Dans d’autres communes (Auderghem, Berchem, le Ville de Bruxelles, Saint-Josse, Schaerbeek), c’est le potage qui est offert aux enfants. A Auderghem, le budget est ainsi de 30.000 euros pour le bol de soupe de 10h.
“Nous avons mis la soupe gratuite pour la maternelle ce qui nous coûte 105.000 euros, ajoute l’échevin de l’Enseignement de Schaerbeek, Michel De Herde (DéFi). Evidemment, dans une optique de santé publique c’est intéressant puisque cela permet aux enfants de manger de manière équilibrée mais pour la gratuité totale, cela doit relever de la Fédération. Nous préférons mettre en place des mesures sociales. Par exemple, si la famille a des difficultés financières, nous intervenons pour la moitié. Si elle est sans papier, nous prenons tout en charge. Quant aux familles nombreuses, notre tarif est dégressif.”
Un choix politique
D’autres communes interviennent aussi dans le prix du repas chaud. A Forest, les parents ne paient que 50% du prix réel. Idem à Saint-Gilles. A Evere, on espère pouvoir introduire la gratuité à la fin de la législature mais cela imposerait de consacrer 430.000 euros par an. A Jette, on vise plutôt sur une tarification progressive. “La gratuité a un coût pour la collectivité, pointe Hervé Doyen (cdH), bourgmestre de Jette. Tout le monde devrait payer pour les enfants quelles que soient les ressources financières des parents. Cela ne me semble pas être un choix judicieux.”
Si dans les grandes communes, les budgets sont plus importants, dans les petites, la gratuité semble impossible. “Un enfant de maternelle nous coûte 1.700 euros, conclut l’échevine de l’Enseignement, Véronique Lefrancq (cdH). Nous sommes une des communes qui dépense le plus dans la Région bruxelloise. Cela n’est pas envisageable pour nous d’augmenter notre budget.”

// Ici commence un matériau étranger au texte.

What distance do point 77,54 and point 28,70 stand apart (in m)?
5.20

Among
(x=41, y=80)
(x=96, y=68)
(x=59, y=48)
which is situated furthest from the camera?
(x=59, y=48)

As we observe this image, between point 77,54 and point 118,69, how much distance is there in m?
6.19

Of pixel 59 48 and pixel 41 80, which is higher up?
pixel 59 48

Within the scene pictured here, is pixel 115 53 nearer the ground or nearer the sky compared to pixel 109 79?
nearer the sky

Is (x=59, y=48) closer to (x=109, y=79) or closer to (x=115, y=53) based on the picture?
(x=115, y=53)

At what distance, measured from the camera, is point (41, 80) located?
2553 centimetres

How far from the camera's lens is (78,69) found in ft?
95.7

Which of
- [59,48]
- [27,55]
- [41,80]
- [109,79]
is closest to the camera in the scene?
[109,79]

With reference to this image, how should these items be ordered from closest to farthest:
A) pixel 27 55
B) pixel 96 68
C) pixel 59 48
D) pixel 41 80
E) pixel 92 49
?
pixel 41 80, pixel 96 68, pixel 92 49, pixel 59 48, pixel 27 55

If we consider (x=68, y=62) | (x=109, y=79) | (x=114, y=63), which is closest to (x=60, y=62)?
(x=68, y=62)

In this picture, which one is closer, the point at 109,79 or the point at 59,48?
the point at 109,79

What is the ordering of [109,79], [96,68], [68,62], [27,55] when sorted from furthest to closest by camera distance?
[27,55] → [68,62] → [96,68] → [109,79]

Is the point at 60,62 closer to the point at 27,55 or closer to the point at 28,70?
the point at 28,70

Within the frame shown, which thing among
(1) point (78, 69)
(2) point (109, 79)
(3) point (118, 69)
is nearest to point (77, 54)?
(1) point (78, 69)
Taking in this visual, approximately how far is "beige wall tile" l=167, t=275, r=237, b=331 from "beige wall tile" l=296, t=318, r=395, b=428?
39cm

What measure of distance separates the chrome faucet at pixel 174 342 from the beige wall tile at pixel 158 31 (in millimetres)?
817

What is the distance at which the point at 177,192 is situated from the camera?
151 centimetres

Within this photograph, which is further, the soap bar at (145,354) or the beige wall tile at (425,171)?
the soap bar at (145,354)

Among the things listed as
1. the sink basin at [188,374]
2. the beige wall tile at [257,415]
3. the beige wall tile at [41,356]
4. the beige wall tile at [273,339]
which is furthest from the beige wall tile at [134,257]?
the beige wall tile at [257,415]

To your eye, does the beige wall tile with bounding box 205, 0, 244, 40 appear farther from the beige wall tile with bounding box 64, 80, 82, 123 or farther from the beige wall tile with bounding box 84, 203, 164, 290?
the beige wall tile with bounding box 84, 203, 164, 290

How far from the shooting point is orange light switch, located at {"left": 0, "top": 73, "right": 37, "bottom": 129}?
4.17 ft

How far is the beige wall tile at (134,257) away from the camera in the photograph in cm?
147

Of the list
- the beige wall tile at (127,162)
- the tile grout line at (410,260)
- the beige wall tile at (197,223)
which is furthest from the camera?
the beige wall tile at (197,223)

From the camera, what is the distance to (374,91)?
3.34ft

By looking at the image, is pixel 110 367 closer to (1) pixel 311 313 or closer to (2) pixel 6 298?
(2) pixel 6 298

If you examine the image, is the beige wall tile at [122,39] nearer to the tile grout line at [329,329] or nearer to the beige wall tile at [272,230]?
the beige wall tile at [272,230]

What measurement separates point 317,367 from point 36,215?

Une volonté de la Fédération Wallonie Bruxelles
Afin de soulager les communes, la Fédération Wallonie Bruxelles a inscrit 5 millions d’euros au budget 2020 pour un appel à projet concernant les premières maternelles dans l’enseignement différencié. Il concerne la distribution de repas gratuits tous les jours de la semaine, le respect de certaines normes, l’organisation d’activités éducatives… Quelque 190 implantations ont été jugées recevables soit 9.921 enfants. Pour 2019-2020, 1 million de repas devraient être servis. Bruxelles représente 19% des établissements sélectionnés. Le but est d’atteindre un budget de 20 millions d’euros en fin de législature et d’étendre l’appel au primaire. “Nous sommes en période d’évaluation, conclut Xavier Gonzales, porte-parole du ministre de la Cohésion sociale, Frédéric Daerden. Nous écoutons le retour des directions pour voir comment améliorer le projet mais tout ceci s’inscrit dans la volonté de la Fédération Wallonie Bruxelles de rendre l’école réellement gratuite.”